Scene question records
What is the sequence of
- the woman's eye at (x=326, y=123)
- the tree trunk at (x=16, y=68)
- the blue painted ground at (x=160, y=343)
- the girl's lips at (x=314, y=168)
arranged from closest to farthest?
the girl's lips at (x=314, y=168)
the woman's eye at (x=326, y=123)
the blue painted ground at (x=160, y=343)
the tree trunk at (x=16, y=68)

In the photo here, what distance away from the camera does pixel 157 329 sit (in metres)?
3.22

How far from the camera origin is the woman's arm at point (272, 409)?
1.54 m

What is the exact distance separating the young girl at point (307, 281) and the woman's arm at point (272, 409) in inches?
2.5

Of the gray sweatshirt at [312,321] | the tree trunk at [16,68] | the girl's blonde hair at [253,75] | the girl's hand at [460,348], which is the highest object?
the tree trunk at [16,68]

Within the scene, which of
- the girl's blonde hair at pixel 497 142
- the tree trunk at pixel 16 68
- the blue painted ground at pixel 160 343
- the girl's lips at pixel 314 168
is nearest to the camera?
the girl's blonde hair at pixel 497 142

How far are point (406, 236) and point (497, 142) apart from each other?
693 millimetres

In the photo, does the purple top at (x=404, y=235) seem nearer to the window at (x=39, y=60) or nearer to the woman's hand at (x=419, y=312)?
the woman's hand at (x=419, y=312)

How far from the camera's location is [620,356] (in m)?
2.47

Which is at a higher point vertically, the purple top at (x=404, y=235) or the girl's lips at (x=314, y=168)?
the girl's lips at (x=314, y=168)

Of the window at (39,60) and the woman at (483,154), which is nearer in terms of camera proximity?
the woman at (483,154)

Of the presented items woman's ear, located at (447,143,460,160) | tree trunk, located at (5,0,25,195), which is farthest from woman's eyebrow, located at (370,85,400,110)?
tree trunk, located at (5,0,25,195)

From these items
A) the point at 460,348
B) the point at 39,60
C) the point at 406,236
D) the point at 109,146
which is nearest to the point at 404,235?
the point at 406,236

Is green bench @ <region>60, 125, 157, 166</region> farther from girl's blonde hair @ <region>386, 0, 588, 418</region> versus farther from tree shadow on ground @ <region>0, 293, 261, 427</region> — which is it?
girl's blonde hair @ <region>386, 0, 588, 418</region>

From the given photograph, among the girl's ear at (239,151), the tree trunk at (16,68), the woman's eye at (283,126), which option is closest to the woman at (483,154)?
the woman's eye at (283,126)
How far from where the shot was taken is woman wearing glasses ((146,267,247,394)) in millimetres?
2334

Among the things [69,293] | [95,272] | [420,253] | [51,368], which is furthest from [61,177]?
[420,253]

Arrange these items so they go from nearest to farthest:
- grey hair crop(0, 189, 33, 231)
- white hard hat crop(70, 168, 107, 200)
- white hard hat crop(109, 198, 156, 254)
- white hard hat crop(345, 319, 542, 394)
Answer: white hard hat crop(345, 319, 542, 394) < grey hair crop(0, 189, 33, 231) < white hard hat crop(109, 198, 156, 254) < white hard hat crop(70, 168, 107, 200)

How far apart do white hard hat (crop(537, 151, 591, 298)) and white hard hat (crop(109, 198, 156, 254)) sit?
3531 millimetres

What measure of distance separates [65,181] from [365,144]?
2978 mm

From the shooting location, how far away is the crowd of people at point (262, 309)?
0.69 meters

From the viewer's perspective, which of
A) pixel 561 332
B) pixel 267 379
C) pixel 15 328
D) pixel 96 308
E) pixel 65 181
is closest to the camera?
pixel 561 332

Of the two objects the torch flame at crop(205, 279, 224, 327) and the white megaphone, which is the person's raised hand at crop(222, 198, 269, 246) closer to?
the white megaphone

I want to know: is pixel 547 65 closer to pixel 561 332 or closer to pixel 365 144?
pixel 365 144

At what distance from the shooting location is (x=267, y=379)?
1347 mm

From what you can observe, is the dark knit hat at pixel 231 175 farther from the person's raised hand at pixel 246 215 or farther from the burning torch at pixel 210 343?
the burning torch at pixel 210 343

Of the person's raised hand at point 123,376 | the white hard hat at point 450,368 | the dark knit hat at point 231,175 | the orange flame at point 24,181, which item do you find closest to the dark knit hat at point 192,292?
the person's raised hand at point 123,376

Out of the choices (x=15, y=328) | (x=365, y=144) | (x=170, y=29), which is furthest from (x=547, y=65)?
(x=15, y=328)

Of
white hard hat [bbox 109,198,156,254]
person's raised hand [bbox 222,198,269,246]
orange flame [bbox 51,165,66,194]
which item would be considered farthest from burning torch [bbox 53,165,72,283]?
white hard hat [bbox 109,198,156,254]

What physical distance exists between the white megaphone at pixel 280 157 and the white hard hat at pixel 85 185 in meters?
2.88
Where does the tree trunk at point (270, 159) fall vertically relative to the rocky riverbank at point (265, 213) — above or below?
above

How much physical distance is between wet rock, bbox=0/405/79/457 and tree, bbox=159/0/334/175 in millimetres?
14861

• **What you have to do**
Retype all of the entries precisely as they are.

• **Finished answer**
What is the sequence of
- the woman's eye at (x=326, y=123)
- the tree trunk at (x=16, y=68)
- the blue painted ground at (x=160, y=343)
- the girl's lips at (x=314, y=168)
arranged from closest to farthest?
the girl's lips at (x=314, y=168)
the woman's eye at (x=326, y=123)
the blue painted ground at (x=160, y=343)
the tree trunk at (x=16, y=68)

In the photo here, what distance away from the camera does pixel 157 329 sit (in metres)?
3.22

How far from the camera origin is the woman's arm at point (272, 409)?
1.54 m

What is the exact distance separating the young girl at point (307, 281) and the woman's arm at point (272, 409) in inches?
2.5

Of the gray sweatshirt at [312,321] | the tree trunk at [16,68] | the girl's blonde hair at [253,75] | the girl's hand at [460,348], which is the highest object?
the tree trunk at [16,68]

Within the scene, which of
- the girl's blonde hair at pixel 497 142
- the tree trunk at pixel 16 68
- the blue painted ground at pixel 160 343
- the girl's lips at pixel 314 168
is nearest to the camera?
the girl's blonde hair at pixel 497 142

How far are point (406, 236) and point (497, 142) apart from each other?
693 millimetres

In the photo, does the purple top at (x=404, y=235) seem nearer to the window at (x=39, y=60) or nearer to the woman's hand at (x=419, y=312)?
the woman's hand at (x=419, y=312)

How far from the camera's location is [620,356] (in m)?
2.47

Which is at a higher point vertically, the purple top at (x=404, y=235) or the girl's lips at (x=314, y=168)?
the girl's lips at (x=314, y=168)

Of the window at (39,60) and the woman at (483,154), which is nearer in terms of camera proximity?
the woman at (483,154)

Of the presented items woman's ear, located at (447,143,460,160) | tree trunk, located at (5,0,25,195), which is farthest from woman's eyebrow, located at (370,85,400,110)?
tree trunk, located at (5,0,25,195)

From these items
A) the point at 460,348
B) the point at 39,60
C) the point at 406,236
D) the point at 109,146
which is nearest to the point at 404,235?
the point at 406,236

Is green bench @ <region>60, 125, 157, 166</region> farther from girl's blonde hair @ <region>386, 0, 588, 418</region> versus farther from tree shadow on ground @ <region>0, 293, 261, 427</region> — which is it?
girl's blonde hair @ <region>386, 0, 588, 418</region>

From the given photograph, among the girl's ear at (239,151), the tree trunk at (16,68), the woman's eye at (283,126), which option is closest to the woman at (483,154)?
the woman's eye at (283,126)
How far from where the shot was taken is woman wearing glasses ((146,267,247,394)) in millimetres?
2334

Among the things [69,293] | [95,272] | [420,253] | [51,368], which is furthest from [61,177]?
[420,253]

Arrange these items so they go from nearest to farthest:
- grey hair crop(0, 189, 33, 231)
- white hard hat crop(70, 168, 107, 200)
- white hard hat crop(109, 198, 156, 254)
- white hard hat crop(345, 319, 542, 394)
Answer: white hard hat crop(345, 319, 542, 394) < grey hair crop(0, 189, 33, 231) < white hard hat crop(109, 198, 156, 254) < white hard hat crop(70, 168, 107, 200)

How far apart do white hard hat (crop(537, 151, 591, 298)) and white hard hat (crop(109, 198, 156, 254)) sit?
3531 millimetres

What measure of distance separates [65,181] from [365,144]?
2978 mm

From the shooting location, how far away is the crowd of people at point (262, 309)?
0.69 meters

From the viewer's perspective, which of
A) pixel 561 332
B) pixel 267 379
C) pixel 15 328
D) pixel 96 308
E) pixel 65 181
is closest to the camera?
pixel 561 332

Of the two objects the torch flame at crop(205, 279, 224, 327) and the white megaphone, which is the person's raised hand at crop(222, 198, 269, 246) closer to?
the white megaphone

I want to know: is pixel 547 65 closer to pixel 561 332 or closer to pixel 365 144?
pixel 365 144

At what distance from the shooting location is (x=267, y=379)?
1347 mm

From what you can observe, is the dark knit hat at pixel 231 175 farther from the person's raised hand at pixel 246 215 or farther from the burning torch at pixel 210 343?
the burning torch at pixel 210 343

Of the person's raised hand at point 123,376 | the white hard hat at point 450,368 | the dark knit hat at point 231,175 | the orange flame at point 24,181, which item do you find closest to the dark knit hat at point 192,292?
the person's raised hand at point 123,376

Out of the choices (x=15, y=328) | (x=365, y=144) | (x=170, y=29), which is furthest from (x=547, y=65)?
(x=15, y=328)

Of
white hard hat [bbox 109,198,156,254]
person's raised hand [bbox 222,198,269,246]
orange flame [bbox 51,165,66,194]
which item would be considered farthest from burning torch [bbox 53,165,72,283]?
white hard hat [bbox 109,198,156,254]

What physical distance exists between the white megaphone at pixel 280 157 and the white hard hat at pixel 85 185 in meters?
2.88
Where does the tree trunk at point (270, 159) fall vertically relative to the rocky riverbank at point (265, 213) — above or below?
above

How much physical distance is between wet rock, bbox=0/405/79/457 and tree, bbox=159/0/334/175 in millimetres?
14861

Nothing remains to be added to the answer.